And the Republic Still Stands

It’s been twenty-four hours since “Don’t ask, don’t tell” was buried in the national cemetery of shame and despite all the dire warnings America continues to exist.  WAIT! you say, it’s too soon. Give it some more time; unit cohesion takes time to fall apart, morale may be high now after ten years of two long wars, but once those gays start to serve, just wait.  Everyone else will leave the military, it’s going to happen, just watch!

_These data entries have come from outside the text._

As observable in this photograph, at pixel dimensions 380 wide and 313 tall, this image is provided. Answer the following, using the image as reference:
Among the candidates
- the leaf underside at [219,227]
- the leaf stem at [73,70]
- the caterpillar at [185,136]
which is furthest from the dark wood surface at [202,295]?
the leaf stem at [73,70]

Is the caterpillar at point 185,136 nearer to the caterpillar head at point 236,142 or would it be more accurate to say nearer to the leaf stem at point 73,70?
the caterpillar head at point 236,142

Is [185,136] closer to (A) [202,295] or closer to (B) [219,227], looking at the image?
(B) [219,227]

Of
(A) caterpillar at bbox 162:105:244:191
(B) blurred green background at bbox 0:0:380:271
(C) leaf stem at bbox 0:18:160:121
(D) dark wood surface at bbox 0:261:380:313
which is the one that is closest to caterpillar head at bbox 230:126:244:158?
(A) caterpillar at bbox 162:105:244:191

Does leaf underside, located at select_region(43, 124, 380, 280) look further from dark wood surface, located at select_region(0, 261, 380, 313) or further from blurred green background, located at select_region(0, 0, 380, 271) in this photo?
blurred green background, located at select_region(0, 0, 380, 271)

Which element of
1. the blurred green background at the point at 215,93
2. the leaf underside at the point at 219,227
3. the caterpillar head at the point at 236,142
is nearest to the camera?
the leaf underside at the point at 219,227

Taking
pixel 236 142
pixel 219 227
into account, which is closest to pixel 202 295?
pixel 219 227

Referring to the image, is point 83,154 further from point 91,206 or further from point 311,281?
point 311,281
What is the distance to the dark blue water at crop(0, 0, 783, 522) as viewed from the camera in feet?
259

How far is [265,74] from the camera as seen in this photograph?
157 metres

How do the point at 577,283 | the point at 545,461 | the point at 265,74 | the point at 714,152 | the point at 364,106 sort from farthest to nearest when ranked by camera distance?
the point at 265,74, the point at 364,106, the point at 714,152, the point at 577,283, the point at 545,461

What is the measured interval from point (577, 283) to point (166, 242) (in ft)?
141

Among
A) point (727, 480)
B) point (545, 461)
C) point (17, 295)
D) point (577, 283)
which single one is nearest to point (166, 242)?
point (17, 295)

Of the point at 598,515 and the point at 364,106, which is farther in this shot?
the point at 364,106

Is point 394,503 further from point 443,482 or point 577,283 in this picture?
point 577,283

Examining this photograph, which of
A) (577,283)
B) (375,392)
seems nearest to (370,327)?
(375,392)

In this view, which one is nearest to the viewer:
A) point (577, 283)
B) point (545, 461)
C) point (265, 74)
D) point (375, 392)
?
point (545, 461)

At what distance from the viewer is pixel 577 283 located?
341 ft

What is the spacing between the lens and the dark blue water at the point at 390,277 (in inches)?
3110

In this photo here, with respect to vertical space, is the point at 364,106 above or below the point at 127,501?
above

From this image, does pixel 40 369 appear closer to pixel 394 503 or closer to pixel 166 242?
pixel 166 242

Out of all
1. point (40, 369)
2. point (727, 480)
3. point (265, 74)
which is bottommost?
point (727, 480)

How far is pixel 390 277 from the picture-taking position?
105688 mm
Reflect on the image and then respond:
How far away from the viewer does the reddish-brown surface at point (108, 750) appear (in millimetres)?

For those of us living years or decades ahead of our time, we’re used to feeling edgy or avant garde, misunderstood and ridiculed.  But once in a rare, brief while time catches up to us and for a moment, we experience what it must feel like to be…mainstream?  Not quite, but close.  Yesterday was one of those days. Don’t ask don’t tell disappeared.

There were many ridiculous aspects to the policy. In 1993 the debate was whether the USA should allow gay men and lesbians to serve, completely ignoring the truth that we were already serving.  Then the argument switched to whether we should be allowed to serve “openly.”  The truth is that gay men, one in particular, served in the military…not just as a semi-closeted Marine like many of my friends and me, but as an out-and-proud homosexual.

Meet my friend, Justin Elzie.  His story is remarkable. In the nineties, Justin came out…on national news…and remained in the Corps through a fluke of timing.  Justin’s written a book that you should read about his experiences.  Playing By The Rules.

I recall Justin’s interview and he was an inspiration to me and thousands of others serving in silence.  When people complain that there are no gay heroes, I say … Meet Justin Crockett Elzie.